Tax experts believe that the new bill will not introduce new taxes or change tax rates. Instead, its focus is on making tax laws easier to understand and reducing disputes.
Munjal Almoula, Head of Tax at BDO India, said, “The objective of the new tax bill is to remove unnecessary provisions and simplify the language of the tax law to make it easier to understand. I do not expect any additional tax burden on taxpayers through the new tax bill.”
KEY CHANGES EXPECTED IN THE NEW TAX BILL
Shorter and simpler tax law
The current Income Tax Act has 52 chapters and 1,647 pages. The new bill is expected to be much shorter, with only 23 chapters and 622 pages. This will remove unnecessary sections and make it easier to understand.
Introduction of ‘Tax Year’
One of the major changes in the new bill is the introduction of the term ‘Tax Year’.

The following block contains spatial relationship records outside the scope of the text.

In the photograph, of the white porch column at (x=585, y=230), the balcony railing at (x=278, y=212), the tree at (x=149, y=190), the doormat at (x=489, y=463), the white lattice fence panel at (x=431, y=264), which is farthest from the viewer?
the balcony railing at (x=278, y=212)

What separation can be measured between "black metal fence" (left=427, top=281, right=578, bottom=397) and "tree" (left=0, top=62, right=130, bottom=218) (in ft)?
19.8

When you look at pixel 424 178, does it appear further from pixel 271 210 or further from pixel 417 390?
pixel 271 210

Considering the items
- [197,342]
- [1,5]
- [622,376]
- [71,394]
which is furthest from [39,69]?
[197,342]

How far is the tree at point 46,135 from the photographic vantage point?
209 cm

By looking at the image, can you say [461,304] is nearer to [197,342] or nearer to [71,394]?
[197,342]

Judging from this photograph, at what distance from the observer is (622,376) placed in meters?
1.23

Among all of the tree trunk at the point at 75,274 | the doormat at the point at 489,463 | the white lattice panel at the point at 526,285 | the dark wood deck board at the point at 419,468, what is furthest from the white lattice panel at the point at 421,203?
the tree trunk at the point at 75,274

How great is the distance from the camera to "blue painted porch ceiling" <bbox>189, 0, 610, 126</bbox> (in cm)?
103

Currently, the financial year (April to March) is used to calculate income tax, while the assessment year is the year in which tax returns are assessed. The new bill will remove this confusion and introduce a single ‘Tax Year’ concept.

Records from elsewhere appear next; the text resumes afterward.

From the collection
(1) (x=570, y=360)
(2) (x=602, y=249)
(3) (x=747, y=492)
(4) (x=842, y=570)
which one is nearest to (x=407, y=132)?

Rohinton Sidhwa, Partner, Deloitte India, said, “By replacing complex provisions with clearer provisions, it aims to reduce legal disputes and encourage voluntary tax compliance. A notable change introduced by the bill is the shift from the ‘Assessment Year’ to the ‘Tax Year.’
For businesses or professionals who start during the year, the tax year will begin from:
The date of setting up the business or profession, or
The date a new source of income begins
No change in residency rules
The rules that define whether a person is a resident, non-resident, or not ordinarily resident in India will remain the same. Tax expert CA Dr Suresh Surana explained, “There is no change in how residential status is determined. The new bill only rephrases existing provisions and replaces ‘previous year’ with ‘Tax Year’.”
New Tax Slabs
The bill proposes a new tax regime with the following tax rates:
Up to Rs 4,00,000: No tax
Rs 4,00,001 to Rs 8,00,000: 5%
Rs 8,00,001 to Rs 12,00,000: 10%
Rs 12,00,001 to Rs 16,00,000: 15%
Rs 16,00,001 to Rs 20,00,000: 20%
Rs 20,00,001 to Rs 24,00,000: 25%
Above Rs 24,00,000: 30%
The Budget 2025-26 has also introduced a tax rebate for individuals earning up to Rs 12 lakh annually.

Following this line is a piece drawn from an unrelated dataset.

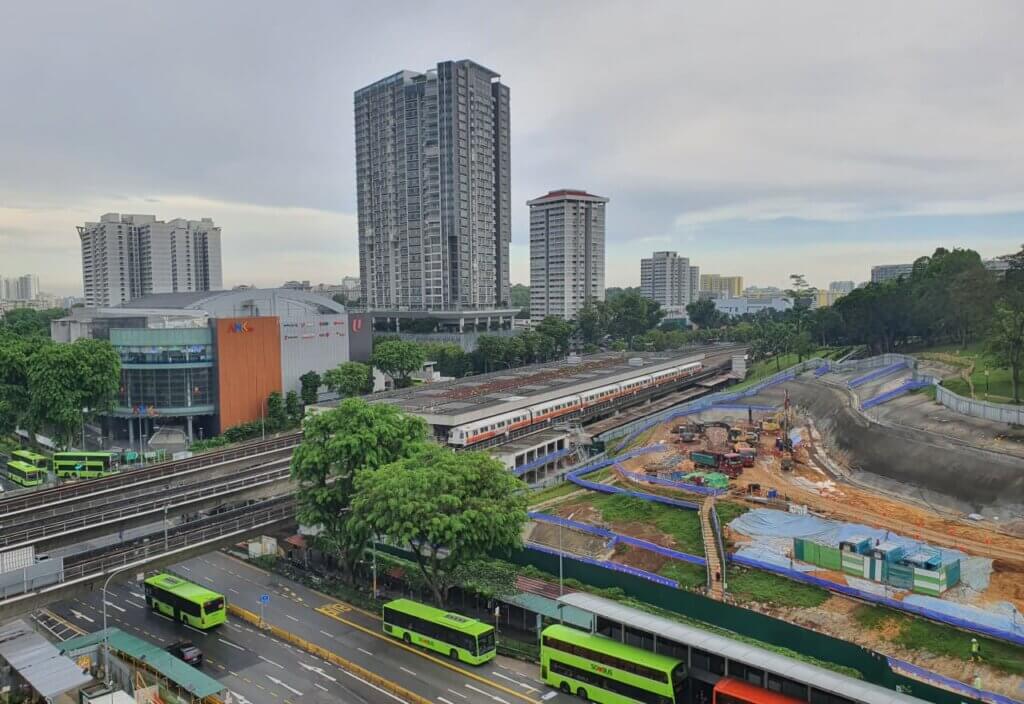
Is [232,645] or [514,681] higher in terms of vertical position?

No change in Income Tax heads
The five heads under which income is classified for tax purposes will remain unchanged:
Salaries
Income from house property
Profits and gains from business or profession
Capital gains
Income from other sources
Changes in salary deductions
The bill proposes changes in deductions for salaried individuals:
Standard Deduction: Rs 50,000 or salary amount, whichever is lower
Employment Tax: Fully deductible
Gratuity Deduction:
Gratuity under the Payment of Gratuity Act, 1972: Fully deductible
Retiring gratuity for defence service members: Fully deductible
Death-cum-retirement gratuity: Fully deductible
Other gratuity on retirement/termination: Deduction up to Rs 75,000 or salary amount, whichever is lower
Pension and compensation
Pension commutation: Fully deductible for pensioners from government, defence, and civil services
Compensation on retrenchment: Deductible up to Rs 50,000 or as per Section 25F(b) of the Industrial Disputes Act, 1947
Voluntary retirement payments: Deductible up to Rs 5,00,000
No change in ITR filing deadlines
The government has not made any changes to tax return filing deadlines, tax slabs, or capital gains tax rules.